[Data records]
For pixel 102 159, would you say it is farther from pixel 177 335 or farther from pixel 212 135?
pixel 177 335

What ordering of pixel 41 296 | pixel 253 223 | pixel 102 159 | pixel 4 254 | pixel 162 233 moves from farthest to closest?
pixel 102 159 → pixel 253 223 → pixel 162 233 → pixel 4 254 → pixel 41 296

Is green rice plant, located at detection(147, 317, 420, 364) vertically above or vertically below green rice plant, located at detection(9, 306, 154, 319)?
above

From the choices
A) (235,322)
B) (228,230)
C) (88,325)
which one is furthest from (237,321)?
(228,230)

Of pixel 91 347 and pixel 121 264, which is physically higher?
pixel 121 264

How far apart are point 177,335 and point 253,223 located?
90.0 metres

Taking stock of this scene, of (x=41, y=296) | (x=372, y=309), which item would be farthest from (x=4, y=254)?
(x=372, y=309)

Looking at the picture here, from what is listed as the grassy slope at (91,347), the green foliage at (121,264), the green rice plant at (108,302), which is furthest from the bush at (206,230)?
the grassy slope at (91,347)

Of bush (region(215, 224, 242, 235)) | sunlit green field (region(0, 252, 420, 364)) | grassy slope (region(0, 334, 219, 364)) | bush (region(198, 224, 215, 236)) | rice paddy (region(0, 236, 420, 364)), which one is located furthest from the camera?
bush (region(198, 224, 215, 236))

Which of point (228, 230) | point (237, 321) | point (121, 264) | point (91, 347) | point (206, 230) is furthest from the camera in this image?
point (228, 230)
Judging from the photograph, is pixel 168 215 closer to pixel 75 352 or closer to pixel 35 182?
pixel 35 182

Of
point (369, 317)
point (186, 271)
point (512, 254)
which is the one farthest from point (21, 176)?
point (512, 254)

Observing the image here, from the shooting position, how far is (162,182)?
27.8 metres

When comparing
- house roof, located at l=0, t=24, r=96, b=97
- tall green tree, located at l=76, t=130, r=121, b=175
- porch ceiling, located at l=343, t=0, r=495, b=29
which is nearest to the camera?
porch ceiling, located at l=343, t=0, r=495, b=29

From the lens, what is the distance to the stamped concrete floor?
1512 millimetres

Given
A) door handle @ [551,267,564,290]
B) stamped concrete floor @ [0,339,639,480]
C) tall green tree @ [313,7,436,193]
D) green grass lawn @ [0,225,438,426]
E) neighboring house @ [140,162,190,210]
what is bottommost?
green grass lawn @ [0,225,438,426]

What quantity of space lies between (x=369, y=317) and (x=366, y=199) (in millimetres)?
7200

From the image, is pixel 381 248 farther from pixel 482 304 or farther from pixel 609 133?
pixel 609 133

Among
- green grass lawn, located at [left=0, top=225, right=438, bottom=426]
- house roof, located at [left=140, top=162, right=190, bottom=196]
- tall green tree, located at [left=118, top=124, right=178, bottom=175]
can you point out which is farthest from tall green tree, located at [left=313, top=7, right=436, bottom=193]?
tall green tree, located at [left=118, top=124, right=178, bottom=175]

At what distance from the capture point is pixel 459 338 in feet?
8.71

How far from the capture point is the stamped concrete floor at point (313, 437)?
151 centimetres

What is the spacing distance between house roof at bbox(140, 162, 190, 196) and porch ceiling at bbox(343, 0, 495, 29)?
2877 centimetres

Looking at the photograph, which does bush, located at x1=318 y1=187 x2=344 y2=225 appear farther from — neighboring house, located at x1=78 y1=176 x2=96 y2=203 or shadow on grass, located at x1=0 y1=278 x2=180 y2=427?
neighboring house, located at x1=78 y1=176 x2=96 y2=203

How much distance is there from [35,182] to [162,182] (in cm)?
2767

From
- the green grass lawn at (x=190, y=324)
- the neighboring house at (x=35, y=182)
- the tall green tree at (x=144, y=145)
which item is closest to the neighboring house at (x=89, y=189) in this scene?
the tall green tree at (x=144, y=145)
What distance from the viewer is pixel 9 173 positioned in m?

PROBLEM DESCRIPTION: Can you copy out the records from the line with "Judging from the" to the line with "27.8 metres", both included, keeping the requests as they are and shifting every number in the answers (the coordinates and the distance) up by 17?

FULL RESPONSE:
Judging from the photograph, is pixel 168 215 closer to pixel 75 352 or closer to pixel 35 182?
pixel 52 199

Of
point (369, 317)
point (186, 271)
point (512, 254)
which is the one farthest from point (21, 176)?
point (529, 271)

Observing the image here, from the shooting position, how far is (162,182)?
44.8 metres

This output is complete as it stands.